Сим Сим Цянь обходит распятого сзади и эффектно, как фокусник, скидывает с рамы, на которой закреплено тело, последнее одеяло. За крестом расположена огромная ультрамариновая спираль, темная и мрачная.
– Господу, конечно, не следовало бы этого допускать. Стены моей цитадели должны были уже рухнуть от Его громового
Одним тонким длинным пальцем Сим Сим Цянь нажимает на кнопку. Спираль загорается не сразу. Сперва раздается гудение, и за это время человек на кресте успевает вернуться в реальность из иного мира у себя в голове, где он обрел убежище, и осознать, что сейчас будет. Он обращает на Джеймса Банистера умоляющий взгляд и раскрывает рот, однако заговорить не успевает: спираль вспыхивает, и распятый, изогнувшись, кричит. От его рук и ног поднимается запах свиных шкварок. Джеймс Банистер, борясь с дурнотой, пытается сосредоточиться на других деталях.
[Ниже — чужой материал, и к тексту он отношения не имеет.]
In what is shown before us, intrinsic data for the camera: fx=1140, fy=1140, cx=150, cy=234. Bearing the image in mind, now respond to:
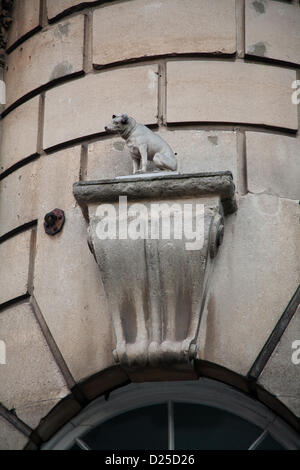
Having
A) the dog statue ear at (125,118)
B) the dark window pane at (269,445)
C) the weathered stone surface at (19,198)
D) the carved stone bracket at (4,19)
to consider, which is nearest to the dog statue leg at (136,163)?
the dog statue ear at (125,118)

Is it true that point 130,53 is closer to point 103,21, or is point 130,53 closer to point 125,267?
point 103,21

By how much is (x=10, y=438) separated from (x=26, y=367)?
1.78 ft

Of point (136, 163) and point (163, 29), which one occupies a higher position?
point (163, 29)

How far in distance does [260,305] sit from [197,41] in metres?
2.32

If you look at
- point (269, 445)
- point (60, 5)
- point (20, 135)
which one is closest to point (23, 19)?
point (60, 5)

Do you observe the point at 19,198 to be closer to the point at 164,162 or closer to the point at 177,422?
the point at 164,162

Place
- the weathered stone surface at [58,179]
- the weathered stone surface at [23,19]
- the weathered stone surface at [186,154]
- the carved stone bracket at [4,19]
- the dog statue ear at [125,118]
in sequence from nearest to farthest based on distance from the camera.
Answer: the dog statue ear at [125,118], the weathered stone surface at [186,154], the weathered stone surface at [58,179], the weathered stone surface at [23,19], the carved stone bracket at [4,19]

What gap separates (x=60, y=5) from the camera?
977 centimetres

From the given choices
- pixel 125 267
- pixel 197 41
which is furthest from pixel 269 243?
pixel 197 41

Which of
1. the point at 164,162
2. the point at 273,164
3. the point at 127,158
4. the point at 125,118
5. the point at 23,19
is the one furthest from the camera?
the point at 23,19

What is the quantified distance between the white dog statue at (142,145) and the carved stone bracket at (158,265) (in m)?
0.23

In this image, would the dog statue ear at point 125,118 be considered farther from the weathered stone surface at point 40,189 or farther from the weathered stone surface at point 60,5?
the weathered stone surface at point 60,5

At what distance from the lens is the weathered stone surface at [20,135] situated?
9430mm

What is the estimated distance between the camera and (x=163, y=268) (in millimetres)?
8195
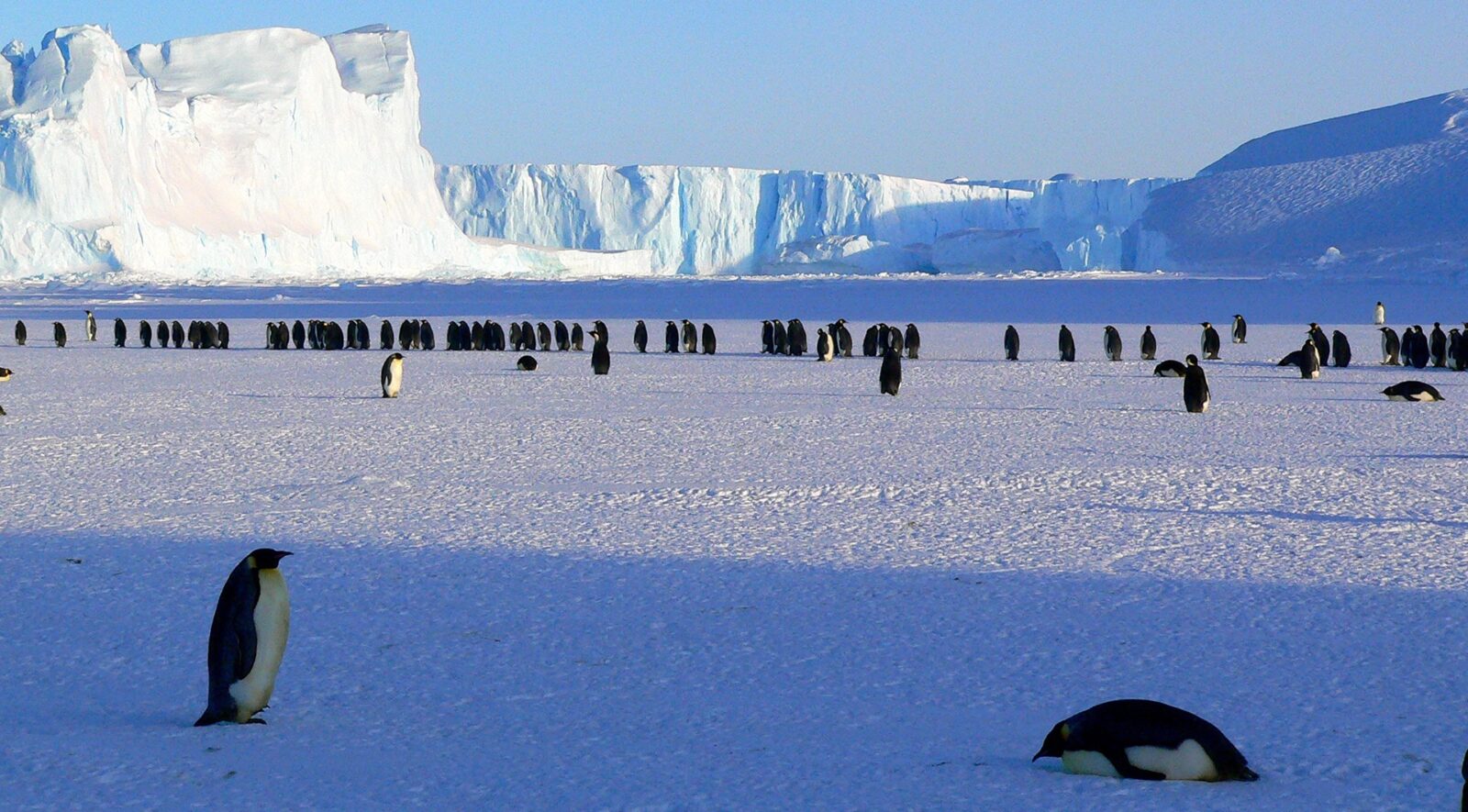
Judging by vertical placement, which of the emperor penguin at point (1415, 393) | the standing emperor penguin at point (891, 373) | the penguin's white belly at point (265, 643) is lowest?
the emperor penguin at point (1415, 393)

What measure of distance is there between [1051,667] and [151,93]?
5173 cm

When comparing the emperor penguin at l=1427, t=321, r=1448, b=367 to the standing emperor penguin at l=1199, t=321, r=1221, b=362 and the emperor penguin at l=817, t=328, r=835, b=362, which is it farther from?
the emperor penguin at l=817, t=328, r=835, b=362

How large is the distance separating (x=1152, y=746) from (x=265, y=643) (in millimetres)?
1741

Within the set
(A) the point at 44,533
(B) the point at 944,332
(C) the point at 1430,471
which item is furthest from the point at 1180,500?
(B) the point at 944,332

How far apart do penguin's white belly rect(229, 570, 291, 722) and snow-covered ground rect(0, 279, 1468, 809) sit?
0.32 feet

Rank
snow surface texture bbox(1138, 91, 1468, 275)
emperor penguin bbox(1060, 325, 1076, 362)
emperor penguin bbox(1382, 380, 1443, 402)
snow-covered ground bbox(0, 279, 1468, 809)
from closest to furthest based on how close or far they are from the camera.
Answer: snow-covered ground bbox(0, 279, 1468, 809) → emperor penguin bbox(1382, 380, 1443, 402) → emperor penguin bbox(1060, 325, 1076, 362) → snow surface texture bbox(1138, 91, 1468, 275)

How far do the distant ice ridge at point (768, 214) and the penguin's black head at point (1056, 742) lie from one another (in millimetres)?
59671

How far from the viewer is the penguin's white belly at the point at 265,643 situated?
303cm

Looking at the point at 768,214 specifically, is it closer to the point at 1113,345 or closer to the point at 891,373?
the point at 1113,345

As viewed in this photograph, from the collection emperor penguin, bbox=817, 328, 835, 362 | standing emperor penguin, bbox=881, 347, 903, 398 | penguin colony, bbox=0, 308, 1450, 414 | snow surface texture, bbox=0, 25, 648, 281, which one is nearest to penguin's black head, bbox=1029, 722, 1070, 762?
penguin colony, bbox=0, 308, 1450, 414

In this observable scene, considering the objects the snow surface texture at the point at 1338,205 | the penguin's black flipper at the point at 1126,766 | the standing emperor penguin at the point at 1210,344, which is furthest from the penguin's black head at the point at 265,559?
the snow surface texture at the point at 1338,205

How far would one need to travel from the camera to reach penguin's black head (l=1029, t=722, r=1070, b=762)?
2.75 meters

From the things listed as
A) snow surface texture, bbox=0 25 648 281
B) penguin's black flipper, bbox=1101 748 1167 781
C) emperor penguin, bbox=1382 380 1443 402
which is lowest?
emperor penguin, bbox=1382 380 1443 402

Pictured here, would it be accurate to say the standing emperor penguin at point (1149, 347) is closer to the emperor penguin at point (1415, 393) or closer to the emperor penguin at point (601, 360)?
the emperor penguin at point (1415, 393)
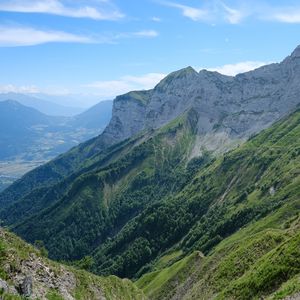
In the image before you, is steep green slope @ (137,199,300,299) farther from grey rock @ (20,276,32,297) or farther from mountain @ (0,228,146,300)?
grey rock @ (20,276,32,297)

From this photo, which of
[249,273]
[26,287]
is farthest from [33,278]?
[249,273]

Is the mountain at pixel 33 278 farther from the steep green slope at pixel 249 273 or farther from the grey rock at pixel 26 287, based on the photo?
the steep green slope at pixel 249 273

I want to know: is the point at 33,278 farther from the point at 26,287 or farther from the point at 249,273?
the point at 249,273

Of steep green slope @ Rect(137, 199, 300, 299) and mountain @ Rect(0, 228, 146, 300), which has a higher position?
mountain @ Rect(0, 228, 146, 300)

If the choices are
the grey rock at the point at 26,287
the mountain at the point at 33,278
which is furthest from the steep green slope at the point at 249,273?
the grey rock at the point at 26,287

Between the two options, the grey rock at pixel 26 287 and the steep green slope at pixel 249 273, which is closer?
the grey rock at pixel 26 287

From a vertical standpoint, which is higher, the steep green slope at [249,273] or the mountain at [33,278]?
the mountain at [33,278]

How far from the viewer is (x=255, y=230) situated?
198 metres

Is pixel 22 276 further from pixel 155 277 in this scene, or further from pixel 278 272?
pixel 155 277

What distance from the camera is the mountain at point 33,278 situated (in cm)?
4975

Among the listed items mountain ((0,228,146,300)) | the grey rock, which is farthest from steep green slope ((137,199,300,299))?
the grey rock

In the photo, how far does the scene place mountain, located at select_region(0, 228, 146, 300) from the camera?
49.8 m

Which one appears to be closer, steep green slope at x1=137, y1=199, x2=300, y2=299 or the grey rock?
the grey rock

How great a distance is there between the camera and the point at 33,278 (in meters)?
55.3
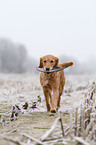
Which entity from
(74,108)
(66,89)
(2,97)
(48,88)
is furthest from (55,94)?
(66,89)

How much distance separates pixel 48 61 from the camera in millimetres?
4441

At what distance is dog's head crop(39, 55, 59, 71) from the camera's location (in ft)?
14.4

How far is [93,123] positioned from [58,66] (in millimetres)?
1738

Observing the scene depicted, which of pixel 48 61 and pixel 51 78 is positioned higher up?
pixel 48 61

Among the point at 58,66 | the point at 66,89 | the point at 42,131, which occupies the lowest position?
the point at 66,89

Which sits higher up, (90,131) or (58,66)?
(58,66)

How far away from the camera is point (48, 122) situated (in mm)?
4035

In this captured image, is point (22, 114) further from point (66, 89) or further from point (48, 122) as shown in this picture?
point (66, 89)

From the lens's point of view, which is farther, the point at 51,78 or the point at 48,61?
the point at 51,78

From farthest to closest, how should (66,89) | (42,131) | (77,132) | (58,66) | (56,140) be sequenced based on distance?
(66,89) → (58,66) → (42,131) → (77,132) → (56,140)

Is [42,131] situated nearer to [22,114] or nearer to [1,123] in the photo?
[1,123]

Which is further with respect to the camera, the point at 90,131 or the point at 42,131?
the point at 42,131

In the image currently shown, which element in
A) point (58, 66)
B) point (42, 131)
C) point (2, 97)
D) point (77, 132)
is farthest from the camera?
point (2, 97)

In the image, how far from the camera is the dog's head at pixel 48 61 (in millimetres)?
4398
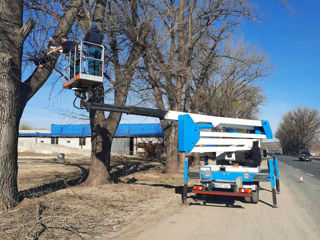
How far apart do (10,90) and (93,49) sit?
7.73 feet

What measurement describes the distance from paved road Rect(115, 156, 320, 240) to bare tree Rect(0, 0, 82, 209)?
3385 mm

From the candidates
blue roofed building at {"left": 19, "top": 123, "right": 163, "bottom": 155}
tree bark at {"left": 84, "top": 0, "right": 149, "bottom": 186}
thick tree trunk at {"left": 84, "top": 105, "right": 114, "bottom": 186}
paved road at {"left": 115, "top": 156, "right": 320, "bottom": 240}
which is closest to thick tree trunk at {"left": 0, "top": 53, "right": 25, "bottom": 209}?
paved road at {"left": 115, "top": 156, "right": 320, "bottom": 240}

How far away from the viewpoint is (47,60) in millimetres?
8016

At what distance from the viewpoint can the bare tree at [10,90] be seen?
6.85 meters

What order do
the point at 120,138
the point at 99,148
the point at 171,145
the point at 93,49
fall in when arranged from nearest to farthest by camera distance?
the point at 93,49 → the point at 99,148 → the point at 171,145 → the point at 120,138

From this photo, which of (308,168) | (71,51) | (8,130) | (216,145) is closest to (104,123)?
(71,51)

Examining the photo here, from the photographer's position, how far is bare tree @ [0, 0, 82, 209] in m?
6.85

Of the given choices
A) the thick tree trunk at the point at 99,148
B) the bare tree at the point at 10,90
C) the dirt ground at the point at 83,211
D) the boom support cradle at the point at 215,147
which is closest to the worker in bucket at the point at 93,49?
the boom support cradle at the point at 215,147

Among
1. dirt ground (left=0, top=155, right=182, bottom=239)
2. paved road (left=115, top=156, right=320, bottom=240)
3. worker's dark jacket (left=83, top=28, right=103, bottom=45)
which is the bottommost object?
paved road (left=115, top=156, right=320, bottom=240)

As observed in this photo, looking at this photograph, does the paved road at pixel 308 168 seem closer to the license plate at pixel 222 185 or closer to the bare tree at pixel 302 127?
the license plate at pixel 222 185

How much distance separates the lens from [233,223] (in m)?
6.59

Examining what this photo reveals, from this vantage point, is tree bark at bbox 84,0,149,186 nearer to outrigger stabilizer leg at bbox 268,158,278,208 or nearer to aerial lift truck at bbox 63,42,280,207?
aerial lift truck at bbox 63,42,280,207

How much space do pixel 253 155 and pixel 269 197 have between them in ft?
7.37

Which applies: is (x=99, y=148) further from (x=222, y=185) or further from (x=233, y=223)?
(x=233, y=223)
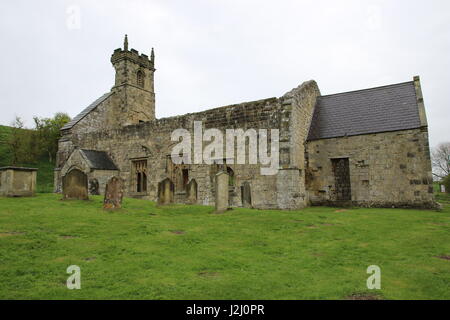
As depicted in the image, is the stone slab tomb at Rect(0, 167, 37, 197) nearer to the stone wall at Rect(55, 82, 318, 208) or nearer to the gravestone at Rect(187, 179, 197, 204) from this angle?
the gravestone at Rect(187, 179, 197, 204)

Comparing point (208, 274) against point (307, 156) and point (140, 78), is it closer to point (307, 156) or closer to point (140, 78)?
point (307, 156)

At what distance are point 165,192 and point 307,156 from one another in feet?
27.2

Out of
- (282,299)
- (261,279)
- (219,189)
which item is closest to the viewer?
(282,299)

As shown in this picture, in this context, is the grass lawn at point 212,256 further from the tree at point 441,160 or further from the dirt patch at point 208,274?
the tree at point 441,160

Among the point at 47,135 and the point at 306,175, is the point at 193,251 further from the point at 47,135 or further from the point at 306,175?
the point at 47,135

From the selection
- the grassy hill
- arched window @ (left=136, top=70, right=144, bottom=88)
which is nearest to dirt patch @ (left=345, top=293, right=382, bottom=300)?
arched window @ (left=136, top=70, right=144, bottom=88)

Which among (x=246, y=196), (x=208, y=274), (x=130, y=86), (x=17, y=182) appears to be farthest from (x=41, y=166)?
(x=208, y=274)

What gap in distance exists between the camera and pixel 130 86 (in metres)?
26.0

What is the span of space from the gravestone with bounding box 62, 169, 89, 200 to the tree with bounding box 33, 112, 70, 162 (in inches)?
1034

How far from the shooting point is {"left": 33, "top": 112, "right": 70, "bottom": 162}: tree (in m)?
34.2

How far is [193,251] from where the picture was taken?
6227 mm

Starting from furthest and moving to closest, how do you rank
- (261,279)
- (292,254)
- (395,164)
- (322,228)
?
(395,164)
(322,228)
(292,254)
(261,279)

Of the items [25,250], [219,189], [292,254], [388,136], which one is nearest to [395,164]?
[388,136]
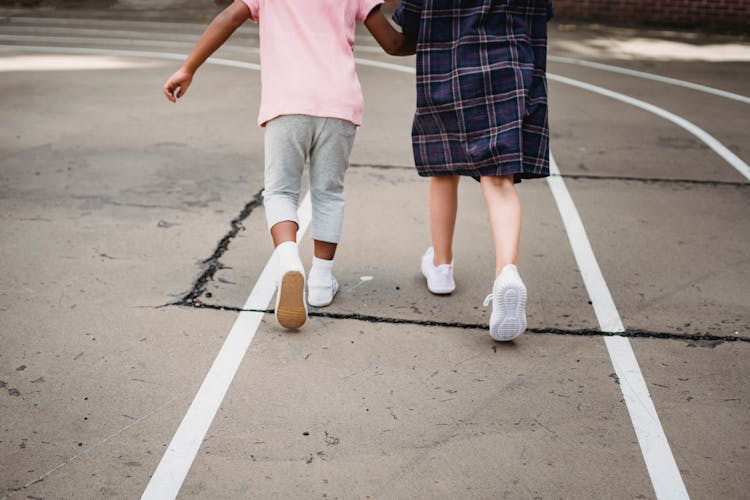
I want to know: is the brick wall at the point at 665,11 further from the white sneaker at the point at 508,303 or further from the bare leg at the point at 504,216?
the white sneaker at the point at 508,303

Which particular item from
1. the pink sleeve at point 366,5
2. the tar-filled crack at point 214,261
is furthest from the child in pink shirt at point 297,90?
the tar-filled crack at point 214,261

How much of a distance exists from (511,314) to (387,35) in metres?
1.37

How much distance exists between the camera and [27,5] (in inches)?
650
Пожалуй, если сейчас его вывернет – или он заметно позеленеет, – ему несдобровать.
Распятый человек немолод и когда-то был относительно толст. Теперь кожа свисает с его костей влажным серым тестом. Протяжный истошный крик вдруг сменяется ужасным монотонным лаем.
– Первый месяц он молился, – говорит Сим Сим Цянь. – Потом осыпал меня проклятиями. Теперь он лает. Я низвел его до уровня зверя. Сильно подозреваю, что он меня боготворит. Со временем я обращу его в глину. Буду выращивать в нем розы. Может, сперва подожду, пока он умрет. А может, и нет. Как видите, Бог по-прежнему хранит молчание – нескончаемое, утомительное молчание. Если честно, меня берет досада.
Сим Сим Цянь опять взмахивает рукой, и занавеси смыкаются, пряча епископа. Спираль продолжает шипеть и трещать, когда на нее падают капли пота с бьющегося в конвульсиях тела. Крики теперь звучат приглушенно, но не замолкают. Лицо Опиумного Хана на миг омрачается, будто он сознает, что позволил себе бестактность.
– Примите мои извинения, капитан. Досадная оплошность. Прошу вас, садитесь. Ешьте. Я лишь хотел донести до вас, что… у людей могут быть разные мнения. Однако истины не знает никто. Первое меня больше не интересует, я стремлюсь во всей полноте постичь последнее.
– Понял.
– Пока нет, но скоро поймете. Я хочу уподобиться Господу и таким образом познать Его. Поэтому я повторяю Его пути и деяния, описанные во множестве священных книг. Братоубийство? Пожалуйста. Братоубийство, отцеубийство… все это я совершал. Истреблял целые поколения. Милосердие? О да, я был милосерден – ужасно милосерден. Своим изощренным милосердием я доводил людей до безумия. Деяния мои и моих приспешников столь черны, что моя жестокость вселяет страх во властителей великих и могучих держав. В том числе и вашей.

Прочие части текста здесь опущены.